Which lines of the material below contain the word "tarmac", with case counting? Show each of those lines in full.

___ Extracted information

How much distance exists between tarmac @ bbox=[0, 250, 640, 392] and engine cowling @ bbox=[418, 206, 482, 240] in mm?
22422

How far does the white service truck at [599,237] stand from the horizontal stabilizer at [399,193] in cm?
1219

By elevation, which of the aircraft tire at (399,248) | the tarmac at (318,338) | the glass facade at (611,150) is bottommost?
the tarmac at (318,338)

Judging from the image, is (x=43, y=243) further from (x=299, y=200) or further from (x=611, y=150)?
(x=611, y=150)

______
___ Extracted information

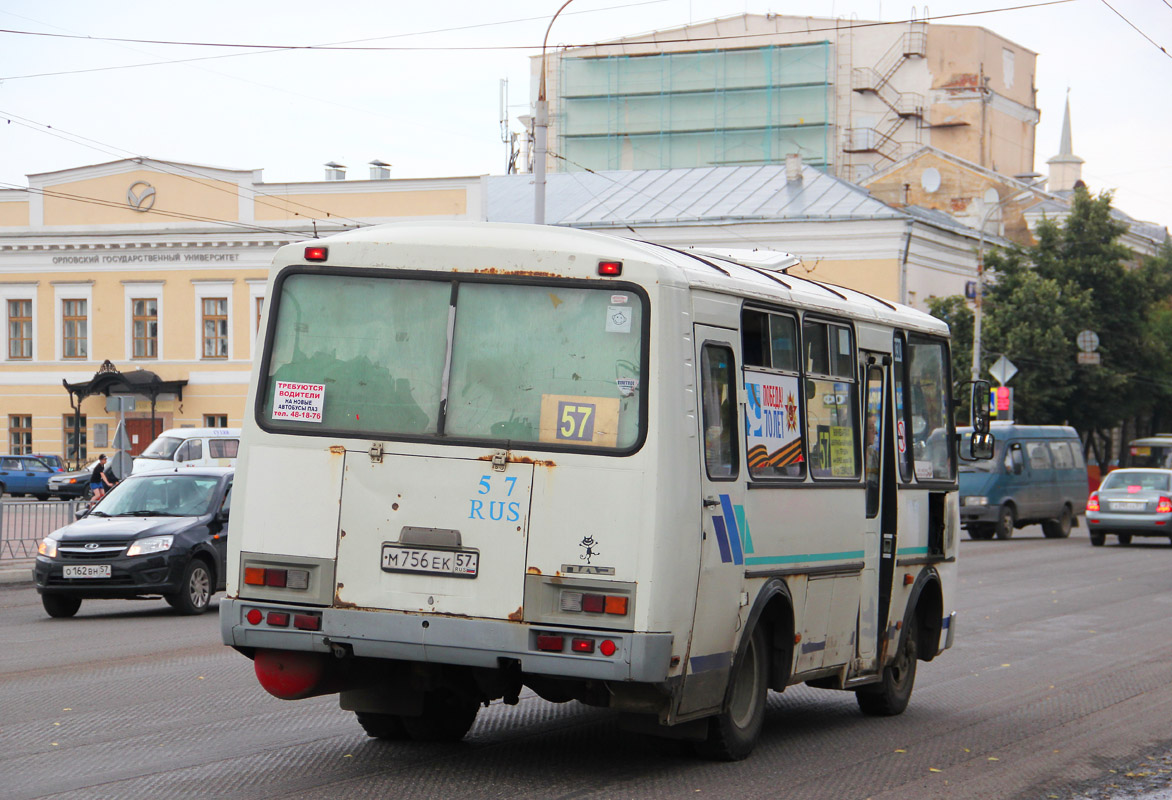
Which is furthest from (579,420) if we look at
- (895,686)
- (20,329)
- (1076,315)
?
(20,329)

______

◆ **Exercise result**:
How much distance exists between tarmac @ bbox=[0, 250, 640, 392] and engine cowling @ bbox=[418, 206, 482, 240] in mm?
By elevation, which of the aircraft tire at (399,248) | the tarmac at (318,338) | the glass facade at (611,150) is bottommost?
the tarmac at (318,338)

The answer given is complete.